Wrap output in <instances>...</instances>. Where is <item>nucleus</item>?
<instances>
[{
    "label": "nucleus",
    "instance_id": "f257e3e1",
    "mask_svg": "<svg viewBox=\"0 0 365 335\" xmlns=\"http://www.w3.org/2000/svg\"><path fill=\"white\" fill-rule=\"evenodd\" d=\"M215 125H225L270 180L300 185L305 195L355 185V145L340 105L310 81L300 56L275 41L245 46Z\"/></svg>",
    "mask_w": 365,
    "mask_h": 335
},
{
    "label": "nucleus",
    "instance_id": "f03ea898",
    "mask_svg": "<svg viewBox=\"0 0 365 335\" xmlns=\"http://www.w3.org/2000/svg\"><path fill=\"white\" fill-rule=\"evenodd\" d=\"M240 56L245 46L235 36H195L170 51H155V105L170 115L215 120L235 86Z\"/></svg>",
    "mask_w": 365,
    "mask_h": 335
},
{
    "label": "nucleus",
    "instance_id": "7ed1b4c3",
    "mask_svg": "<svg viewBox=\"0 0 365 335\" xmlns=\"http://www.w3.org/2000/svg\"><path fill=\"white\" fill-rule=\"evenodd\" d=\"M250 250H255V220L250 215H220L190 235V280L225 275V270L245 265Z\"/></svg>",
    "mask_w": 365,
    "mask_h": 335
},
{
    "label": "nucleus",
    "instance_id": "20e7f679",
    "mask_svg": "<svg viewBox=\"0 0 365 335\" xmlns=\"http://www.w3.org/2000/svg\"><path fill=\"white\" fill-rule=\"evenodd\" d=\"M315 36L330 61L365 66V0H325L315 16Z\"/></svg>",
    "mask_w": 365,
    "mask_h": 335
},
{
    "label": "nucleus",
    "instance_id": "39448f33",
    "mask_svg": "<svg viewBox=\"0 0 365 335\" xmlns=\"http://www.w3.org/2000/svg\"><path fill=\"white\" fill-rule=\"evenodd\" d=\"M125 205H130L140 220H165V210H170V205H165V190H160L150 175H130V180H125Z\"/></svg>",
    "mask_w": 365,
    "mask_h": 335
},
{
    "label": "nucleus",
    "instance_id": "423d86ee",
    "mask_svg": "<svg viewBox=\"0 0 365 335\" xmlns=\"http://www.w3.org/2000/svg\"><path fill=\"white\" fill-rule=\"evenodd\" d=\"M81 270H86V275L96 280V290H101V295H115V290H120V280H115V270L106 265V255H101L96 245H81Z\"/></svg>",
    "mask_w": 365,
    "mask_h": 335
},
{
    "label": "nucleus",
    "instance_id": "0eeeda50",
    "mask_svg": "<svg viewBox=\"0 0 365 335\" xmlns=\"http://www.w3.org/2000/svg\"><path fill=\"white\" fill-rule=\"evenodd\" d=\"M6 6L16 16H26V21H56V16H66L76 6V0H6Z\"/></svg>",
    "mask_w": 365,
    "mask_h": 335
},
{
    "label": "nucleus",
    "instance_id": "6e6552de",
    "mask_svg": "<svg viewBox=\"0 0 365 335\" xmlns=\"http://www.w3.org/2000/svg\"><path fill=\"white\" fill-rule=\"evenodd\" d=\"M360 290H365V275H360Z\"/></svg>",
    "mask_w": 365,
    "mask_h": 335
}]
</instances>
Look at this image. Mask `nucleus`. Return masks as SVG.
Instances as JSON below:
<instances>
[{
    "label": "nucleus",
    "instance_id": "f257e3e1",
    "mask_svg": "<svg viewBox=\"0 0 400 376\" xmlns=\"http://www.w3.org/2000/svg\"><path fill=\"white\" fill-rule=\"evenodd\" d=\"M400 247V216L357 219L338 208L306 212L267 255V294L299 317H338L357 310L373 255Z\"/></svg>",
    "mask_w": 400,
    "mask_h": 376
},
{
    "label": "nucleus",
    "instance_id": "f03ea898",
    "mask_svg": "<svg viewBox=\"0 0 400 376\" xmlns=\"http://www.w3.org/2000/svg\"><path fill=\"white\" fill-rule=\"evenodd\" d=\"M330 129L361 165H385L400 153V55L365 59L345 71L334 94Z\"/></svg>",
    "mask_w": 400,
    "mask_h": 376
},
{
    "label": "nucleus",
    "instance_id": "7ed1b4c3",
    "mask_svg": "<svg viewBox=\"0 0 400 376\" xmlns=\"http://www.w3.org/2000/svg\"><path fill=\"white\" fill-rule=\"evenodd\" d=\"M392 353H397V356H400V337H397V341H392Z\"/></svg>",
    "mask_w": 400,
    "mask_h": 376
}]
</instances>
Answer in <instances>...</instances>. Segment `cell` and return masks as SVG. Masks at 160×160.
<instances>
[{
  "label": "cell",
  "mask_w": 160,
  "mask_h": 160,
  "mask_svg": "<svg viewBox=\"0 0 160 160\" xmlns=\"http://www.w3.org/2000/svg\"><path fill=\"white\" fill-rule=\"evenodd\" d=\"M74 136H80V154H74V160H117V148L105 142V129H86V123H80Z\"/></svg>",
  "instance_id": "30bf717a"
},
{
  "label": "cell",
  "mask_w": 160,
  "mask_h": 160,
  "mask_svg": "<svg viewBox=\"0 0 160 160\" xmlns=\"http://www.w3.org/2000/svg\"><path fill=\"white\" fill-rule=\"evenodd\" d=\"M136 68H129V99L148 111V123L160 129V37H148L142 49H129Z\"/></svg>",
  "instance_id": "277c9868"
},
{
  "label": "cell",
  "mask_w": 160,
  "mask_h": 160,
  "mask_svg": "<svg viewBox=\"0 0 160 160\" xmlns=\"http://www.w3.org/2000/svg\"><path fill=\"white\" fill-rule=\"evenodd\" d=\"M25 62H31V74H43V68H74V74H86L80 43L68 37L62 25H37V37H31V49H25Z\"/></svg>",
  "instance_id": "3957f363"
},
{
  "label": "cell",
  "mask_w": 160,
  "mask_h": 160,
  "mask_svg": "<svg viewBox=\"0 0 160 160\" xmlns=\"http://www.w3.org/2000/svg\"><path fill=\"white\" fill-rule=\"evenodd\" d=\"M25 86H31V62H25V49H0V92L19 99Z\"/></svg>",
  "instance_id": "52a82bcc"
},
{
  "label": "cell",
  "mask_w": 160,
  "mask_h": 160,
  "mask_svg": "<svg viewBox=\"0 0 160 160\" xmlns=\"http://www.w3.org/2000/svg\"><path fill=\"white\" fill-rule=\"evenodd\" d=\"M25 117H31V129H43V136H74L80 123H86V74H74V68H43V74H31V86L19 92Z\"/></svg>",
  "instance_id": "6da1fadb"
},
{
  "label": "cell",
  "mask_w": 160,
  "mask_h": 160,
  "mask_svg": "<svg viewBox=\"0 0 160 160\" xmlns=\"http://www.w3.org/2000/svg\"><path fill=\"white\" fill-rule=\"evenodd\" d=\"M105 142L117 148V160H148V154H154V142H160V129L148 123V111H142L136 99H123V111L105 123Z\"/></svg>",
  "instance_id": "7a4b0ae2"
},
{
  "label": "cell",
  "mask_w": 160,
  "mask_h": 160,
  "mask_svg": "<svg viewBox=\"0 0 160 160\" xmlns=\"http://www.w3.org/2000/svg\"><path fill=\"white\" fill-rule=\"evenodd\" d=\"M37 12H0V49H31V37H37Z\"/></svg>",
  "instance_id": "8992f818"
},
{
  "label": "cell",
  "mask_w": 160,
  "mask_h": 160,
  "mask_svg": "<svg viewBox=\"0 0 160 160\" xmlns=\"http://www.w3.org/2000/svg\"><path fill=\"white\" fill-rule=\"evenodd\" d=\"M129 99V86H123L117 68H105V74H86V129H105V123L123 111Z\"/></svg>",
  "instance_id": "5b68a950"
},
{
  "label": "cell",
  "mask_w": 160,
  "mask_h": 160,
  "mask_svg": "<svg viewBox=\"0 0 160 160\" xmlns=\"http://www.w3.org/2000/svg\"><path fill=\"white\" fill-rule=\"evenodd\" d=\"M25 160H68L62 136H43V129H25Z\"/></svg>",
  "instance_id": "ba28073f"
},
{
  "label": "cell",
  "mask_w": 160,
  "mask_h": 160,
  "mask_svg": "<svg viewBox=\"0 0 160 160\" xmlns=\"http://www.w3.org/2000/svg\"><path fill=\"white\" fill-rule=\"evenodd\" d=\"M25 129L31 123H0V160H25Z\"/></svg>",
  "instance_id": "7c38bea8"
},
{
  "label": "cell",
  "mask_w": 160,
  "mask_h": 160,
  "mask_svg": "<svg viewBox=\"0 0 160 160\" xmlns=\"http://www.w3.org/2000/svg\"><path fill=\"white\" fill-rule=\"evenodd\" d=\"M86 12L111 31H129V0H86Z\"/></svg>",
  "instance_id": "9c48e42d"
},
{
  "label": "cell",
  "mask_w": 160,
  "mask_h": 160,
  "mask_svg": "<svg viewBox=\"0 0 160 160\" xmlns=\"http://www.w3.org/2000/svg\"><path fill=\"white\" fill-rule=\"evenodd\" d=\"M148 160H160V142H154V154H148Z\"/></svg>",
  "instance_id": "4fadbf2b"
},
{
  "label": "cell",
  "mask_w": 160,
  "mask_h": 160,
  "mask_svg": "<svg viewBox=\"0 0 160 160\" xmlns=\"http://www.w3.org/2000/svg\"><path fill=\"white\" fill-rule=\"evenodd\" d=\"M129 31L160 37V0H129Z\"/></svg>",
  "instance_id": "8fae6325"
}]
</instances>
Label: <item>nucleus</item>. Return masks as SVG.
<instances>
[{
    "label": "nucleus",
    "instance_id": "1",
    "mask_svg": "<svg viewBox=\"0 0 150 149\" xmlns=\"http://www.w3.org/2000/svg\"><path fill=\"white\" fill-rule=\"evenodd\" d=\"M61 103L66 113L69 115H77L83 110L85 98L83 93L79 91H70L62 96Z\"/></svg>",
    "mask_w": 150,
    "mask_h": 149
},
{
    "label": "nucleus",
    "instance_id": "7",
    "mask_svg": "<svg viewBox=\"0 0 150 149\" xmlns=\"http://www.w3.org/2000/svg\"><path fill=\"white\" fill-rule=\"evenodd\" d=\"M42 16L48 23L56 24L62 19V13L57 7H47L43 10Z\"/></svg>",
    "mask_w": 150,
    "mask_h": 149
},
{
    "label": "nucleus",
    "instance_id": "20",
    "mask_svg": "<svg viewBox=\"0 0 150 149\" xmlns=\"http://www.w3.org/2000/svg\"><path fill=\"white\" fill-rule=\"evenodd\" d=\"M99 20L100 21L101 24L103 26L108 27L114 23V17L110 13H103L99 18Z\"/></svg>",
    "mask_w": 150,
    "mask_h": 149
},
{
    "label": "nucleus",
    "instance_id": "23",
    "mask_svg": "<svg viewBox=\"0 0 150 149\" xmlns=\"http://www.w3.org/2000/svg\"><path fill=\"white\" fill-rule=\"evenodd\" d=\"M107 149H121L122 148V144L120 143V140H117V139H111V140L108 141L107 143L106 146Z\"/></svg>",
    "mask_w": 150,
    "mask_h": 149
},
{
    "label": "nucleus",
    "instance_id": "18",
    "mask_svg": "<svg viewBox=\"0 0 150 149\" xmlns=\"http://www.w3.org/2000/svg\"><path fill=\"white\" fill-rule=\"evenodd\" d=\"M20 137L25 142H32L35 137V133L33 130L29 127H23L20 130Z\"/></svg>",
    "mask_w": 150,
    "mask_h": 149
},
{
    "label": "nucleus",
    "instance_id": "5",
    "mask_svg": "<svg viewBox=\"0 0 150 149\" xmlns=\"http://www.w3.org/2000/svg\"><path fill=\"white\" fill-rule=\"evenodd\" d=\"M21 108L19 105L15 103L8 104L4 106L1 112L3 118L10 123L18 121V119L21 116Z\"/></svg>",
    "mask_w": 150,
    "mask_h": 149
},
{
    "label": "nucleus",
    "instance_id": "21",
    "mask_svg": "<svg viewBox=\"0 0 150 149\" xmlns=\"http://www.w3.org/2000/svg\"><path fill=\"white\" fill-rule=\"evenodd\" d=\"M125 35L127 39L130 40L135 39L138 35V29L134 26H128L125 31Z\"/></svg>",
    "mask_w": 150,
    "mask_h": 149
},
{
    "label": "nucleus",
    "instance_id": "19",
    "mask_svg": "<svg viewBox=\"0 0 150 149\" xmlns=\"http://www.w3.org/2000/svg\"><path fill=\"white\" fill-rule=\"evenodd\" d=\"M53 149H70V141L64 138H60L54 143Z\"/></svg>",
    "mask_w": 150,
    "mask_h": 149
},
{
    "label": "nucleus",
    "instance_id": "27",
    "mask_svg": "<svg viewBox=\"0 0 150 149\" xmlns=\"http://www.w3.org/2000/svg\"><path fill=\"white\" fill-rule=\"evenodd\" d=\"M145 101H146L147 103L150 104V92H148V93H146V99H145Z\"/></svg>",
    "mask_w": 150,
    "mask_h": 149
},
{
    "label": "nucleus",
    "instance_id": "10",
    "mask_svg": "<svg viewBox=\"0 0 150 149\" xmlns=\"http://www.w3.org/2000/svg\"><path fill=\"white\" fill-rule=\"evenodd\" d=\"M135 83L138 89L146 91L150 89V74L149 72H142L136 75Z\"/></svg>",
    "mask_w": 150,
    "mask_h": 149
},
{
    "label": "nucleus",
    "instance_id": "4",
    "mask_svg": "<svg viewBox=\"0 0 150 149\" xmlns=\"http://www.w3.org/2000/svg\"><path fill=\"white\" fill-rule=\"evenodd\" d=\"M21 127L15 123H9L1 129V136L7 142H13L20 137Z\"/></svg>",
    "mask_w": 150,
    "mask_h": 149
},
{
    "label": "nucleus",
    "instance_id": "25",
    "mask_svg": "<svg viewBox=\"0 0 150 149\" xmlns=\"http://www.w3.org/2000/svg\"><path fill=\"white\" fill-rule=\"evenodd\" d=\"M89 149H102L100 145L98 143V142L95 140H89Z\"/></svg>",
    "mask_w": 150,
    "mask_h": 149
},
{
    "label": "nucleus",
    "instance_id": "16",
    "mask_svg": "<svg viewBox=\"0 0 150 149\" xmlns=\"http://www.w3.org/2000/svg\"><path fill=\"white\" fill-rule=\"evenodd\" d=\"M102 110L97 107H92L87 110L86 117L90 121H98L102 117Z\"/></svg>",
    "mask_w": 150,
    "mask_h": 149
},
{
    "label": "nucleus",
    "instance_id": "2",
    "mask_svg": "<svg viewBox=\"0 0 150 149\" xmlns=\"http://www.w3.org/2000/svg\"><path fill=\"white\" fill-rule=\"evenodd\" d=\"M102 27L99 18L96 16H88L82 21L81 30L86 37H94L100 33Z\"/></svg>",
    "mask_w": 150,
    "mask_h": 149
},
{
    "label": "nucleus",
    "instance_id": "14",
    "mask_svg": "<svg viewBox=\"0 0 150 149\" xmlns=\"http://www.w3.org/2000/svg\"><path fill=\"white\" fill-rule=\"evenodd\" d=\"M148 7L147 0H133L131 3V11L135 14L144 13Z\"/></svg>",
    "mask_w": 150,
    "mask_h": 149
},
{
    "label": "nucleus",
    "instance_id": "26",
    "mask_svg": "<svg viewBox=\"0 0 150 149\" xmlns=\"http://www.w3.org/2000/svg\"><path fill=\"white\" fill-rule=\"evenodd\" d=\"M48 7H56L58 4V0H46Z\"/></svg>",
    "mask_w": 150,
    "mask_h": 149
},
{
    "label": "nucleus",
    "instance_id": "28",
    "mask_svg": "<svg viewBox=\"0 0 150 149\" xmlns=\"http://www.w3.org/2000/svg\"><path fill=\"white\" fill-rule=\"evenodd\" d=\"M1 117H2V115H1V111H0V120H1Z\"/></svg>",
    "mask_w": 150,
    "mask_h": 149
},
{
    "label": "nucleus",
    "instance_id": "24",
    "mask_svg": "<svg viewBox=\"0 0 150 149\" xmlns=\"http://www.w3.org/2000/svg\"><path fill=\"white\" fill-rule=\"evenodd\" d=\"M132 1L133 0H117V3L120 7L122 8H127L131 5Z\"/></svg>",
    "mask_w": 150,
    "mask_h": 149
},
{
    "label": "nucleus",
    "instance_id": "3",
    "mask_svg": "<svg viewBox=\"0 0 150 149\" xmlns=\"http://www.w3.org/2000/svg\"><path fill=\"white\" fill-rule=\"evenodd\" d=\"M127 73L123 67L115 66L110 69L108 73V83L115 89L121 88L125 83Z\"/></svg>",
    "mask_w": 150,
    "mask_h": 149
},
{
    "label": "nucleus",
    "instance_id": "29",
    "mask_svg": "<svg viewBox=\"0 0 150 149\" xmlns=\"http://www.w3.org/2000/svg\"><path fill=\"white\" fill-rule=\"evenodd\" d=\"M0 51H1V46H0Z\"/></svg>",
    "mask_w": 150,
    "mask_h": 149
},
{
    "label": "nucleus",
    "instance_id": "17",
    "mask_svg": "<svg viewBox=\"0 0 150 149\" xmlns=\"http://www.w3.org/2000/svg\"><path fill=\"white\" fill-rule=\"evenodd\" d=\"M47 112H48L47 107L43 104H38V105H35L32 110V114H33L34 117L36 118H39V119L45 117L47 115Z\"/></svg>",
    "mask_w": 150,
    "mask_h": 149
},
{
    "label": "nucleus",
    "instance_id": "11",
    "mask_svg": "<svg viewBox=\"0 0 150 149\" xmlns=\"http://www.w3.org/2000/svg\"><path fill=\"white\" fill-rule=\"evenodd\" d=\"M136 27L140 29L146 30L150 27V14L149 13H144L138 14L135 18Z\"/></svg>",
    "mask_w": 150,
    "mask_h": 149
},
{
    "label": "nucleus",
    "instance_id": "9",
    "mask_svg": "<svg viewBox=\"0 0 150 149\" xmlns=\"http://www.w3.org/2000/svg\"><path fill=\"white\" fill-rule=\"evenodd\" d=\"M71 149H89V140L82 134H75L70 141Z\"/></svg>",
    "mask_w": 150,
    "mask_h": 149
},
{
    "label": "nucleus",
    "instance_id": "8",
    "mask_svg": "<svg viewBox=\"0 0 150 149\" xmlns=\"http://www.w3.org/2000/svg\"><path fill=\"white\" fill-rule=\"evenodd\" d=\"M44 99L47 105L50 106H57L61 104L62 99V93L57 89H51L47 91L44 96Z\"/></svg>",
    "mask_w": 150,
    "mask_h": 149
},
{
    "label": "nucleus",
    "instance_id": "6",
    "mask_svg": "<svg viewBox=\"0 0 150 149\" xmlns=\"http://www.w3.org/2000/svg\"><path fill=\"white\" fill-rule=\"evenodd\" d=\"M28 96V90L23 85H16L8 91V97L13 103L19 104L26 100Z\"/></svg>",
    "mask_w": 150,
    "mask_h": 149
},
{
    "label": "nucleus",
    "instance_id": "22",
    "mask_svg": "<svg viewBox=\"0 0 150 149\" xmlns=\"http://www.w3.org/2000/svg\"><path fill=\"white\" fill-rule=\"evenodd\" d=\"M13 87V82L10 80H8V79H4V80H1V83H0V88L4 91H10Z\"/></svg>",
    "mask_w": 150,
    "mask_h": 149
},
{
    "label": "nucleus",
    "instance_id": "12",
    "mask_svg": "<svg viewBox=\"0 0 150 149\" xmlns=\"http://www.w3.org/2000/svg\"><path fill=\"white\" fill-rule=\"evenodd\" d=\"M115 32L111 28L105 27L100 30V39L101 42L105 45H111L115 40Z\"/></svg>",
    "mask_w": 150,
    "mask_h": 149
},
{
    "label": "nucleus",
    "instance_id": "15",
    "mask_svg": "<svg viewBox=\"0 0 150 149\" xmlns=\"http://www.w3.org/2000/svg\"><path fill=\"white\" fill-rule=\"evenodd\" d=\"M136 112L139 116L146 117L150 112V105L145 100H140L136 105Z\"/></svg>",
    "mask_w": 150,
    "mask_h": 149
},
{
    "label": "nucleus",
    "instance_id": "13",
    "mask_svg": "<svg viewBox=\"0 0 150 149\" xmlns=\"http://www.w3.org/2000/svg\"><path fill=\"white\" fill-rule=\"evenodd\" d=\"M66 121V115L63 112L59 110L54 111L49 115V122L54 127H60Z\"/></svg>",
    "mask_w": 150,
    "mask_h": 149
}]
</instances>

• **EXERCISE DIRECTIONS**: Collect every line in the entries above that contains the word "masks", and copy each one in full.

• **EXERCISE ANSWER**:
Look at this image. Mask `nucleus`. Return masks as SVG.
Answer in <instances>...</instances>. Segment `cell` and return masks as SVG. Masks at 160×160.
Label: <item>nucleus</item>. Return masks as SVG.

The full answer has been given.